[examples][xegpu-matmul] Add XeGPU matrix multiplication example #28

tkarna · 2025-11-25T21:04:14Z

Adds XeGPU matrix multiplication example that runs the payload, checks correctness and measures performance.

matmul.py is the main script with CLI.
README.md has installation instructions and usage examples.

rolfmorel

Nice! Left some comments inline.

python/examples/xegpu_matmul/execution_engine.py

python/examples/xegpu_matmul/schedule.py

python/examples/xegpu_matmul/payload_generator.py

python/examples/xegpu_matmul/schedule.py

python/examples/xegpu_matmul/mlir_utils.py

python/examples/xegpu_matmul/schedule.py

python/examples/xegpu_matmul/runner.py

python/examples/xegpu_matmul/matmul.py

rolfmorel · 2025-11-26T10:51:58Z

For the failing CI, have a look at adding both a RUN: ... and a REQUIRES: ... line to the runnable files: https://llvm.org/docs/TestingGuide.html#constraining-test-execution and https://llvm.org/docs/TestingGuide.html#tips-for-writing-constraints

For the non-runnable files, add a file lit.local.cfg alongside with an excludes clause, e.g. https://github.com/llvm/lighthouse/blob/2f3e92f88ebb98ddddd29239b3aacc8d07e9ef28/python/examples/ingress/torch/lit.local.cfg

rolfmorel · 2025-11-26T20:48:29Z

python/examples/xegpu_matmul/runner.py

+            one = arith.constant(index_t, 1)
+            nwarmup_cst = arith.constant(index_t, nwarmup)
+            for i in scf.for_(zero, nwarmup_cst, one):
+                # FIXME(upstream): func.call is broken for this use case?


Can confirm that CamelCaseOp is subclassed (and that this subclass shadows the autogen-ed CamelCaseOp version) while the autogen-ed snake_case wrapper is not shadowed.
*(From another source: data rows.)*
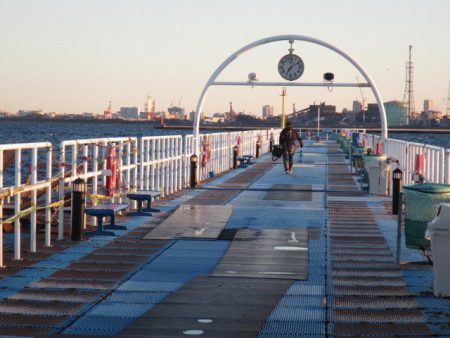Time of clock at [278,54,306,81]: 7:09
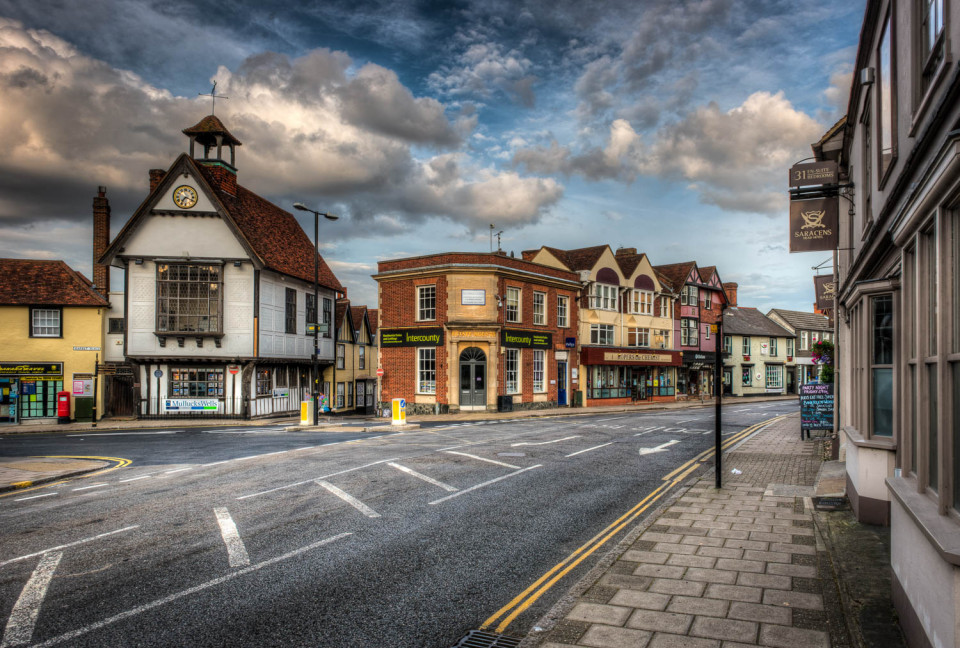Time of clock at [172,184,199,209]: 7:19
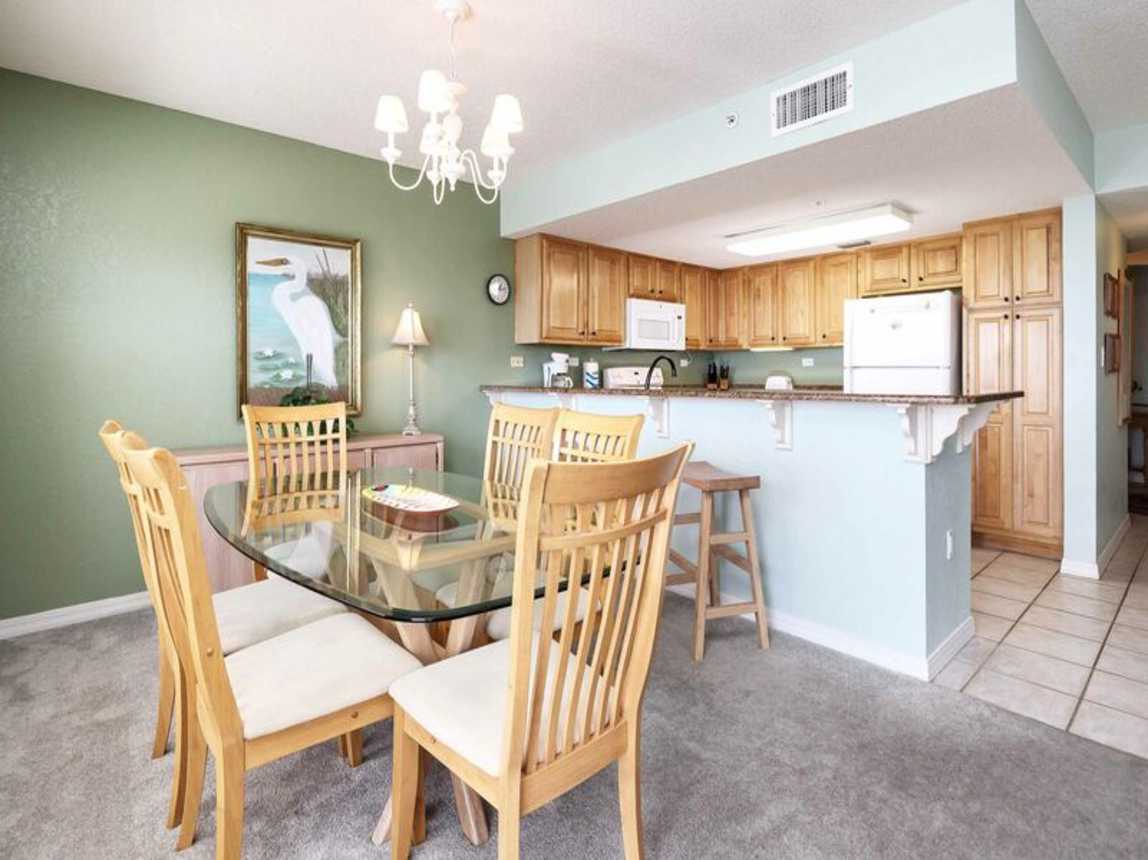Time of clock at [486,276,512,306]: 1:13
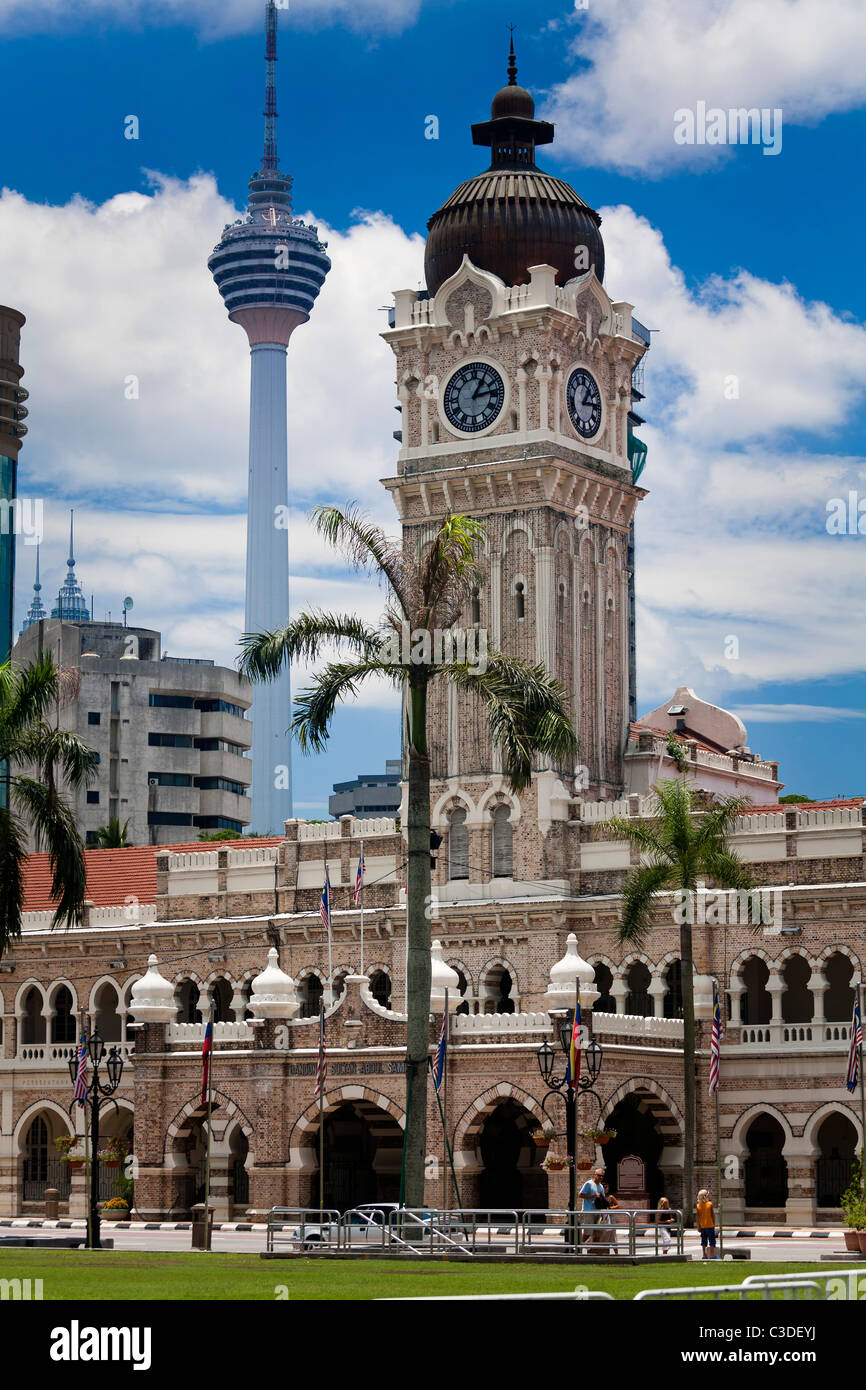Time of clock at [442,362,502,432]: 1:13
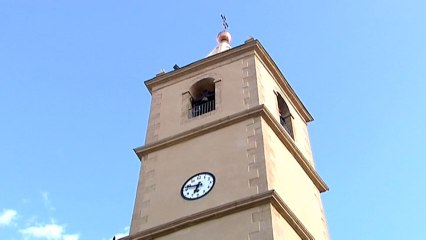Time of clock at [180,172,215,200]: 6:47
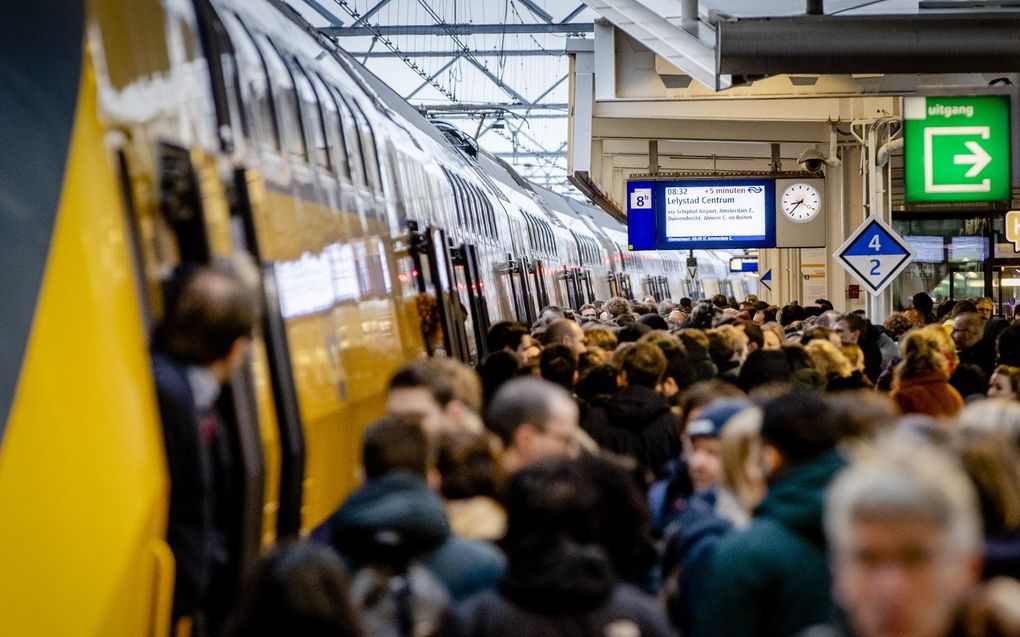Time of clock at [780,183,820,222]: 8:37
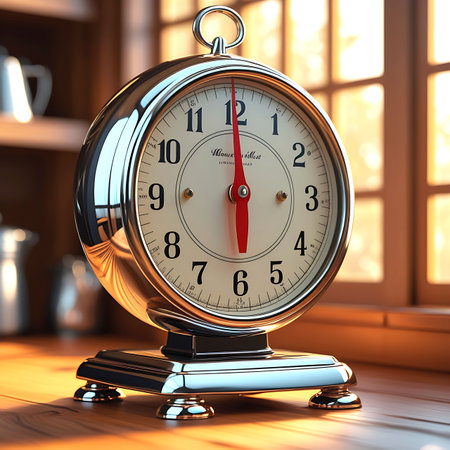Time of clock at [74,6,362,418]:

Hence using func.call returns the autogen-ed CallOp and not its subclass.

rolfmorel · 2025-11-26T22:57:49Z

python/examples/xegpu_matmul/payload.py

+        fargs.append(memref_c_t)
+
+        @func.func(*fargs, name=func_name)
+        def payload(*args):


To demonstrate full end-to-end, we should have a look at how easy it is to get IR in the following form automatically converted to a form that works with your schedule:

module { func.func @main(%arg0: tensor<2048x8192xf32>, %arg1: tensor<8192x4096xf32>) -> tensor<2048x4096xf32> { %cst = arith.constant 0.000000e+00 : f32 %0 = tensor.empty() : tensor<2048x4096xf32> %1 = linalg.fill ins(%cst : f32) outs(%0 : tensor<2048x4096xf32>) -> tensor<2048x4096xf32> %2 = linalg.matmul ins(%arg0, %arg1 : tensor<2048x8192xf32>, tensor<8192x4096xf32>) outs(%1 : tensor<2048x4096xf32>) -> tensor<2048x4096xf32> return %2 : tensor<2048x4096xf32> } }

That is, the above is the IR we get from torch-mlir from a basic matmul in Torch: https://github.com/ScalingIntelligence/KernelBench/blob/5c88b2319076e8d44b9901914de7b45d220944e9/KernelBench/level1/2_Standard_matrix_multiplication_.py

That would make the demonstration "fully upstream" and "fully end-to-end."

Yes. The above kernel bufferizes to a kernel that allocates the output memref. In this case, we'd need a mechanism to convert the alloc, e.g., to a gpu alloc if necessary. And we'd need to track the allocated buffers and deallocate them later.

If the kernel updates a tensor in-place, it's a little trickier. At tensor level the function must return the updated tensor. This return value becomes redundant after bufferization. In fact, the return value can cause a copy, and then the input and output memrefs are different, breaking the semantics. We could drop the return value after bufferization, but that changes the function signature which is often not desirable.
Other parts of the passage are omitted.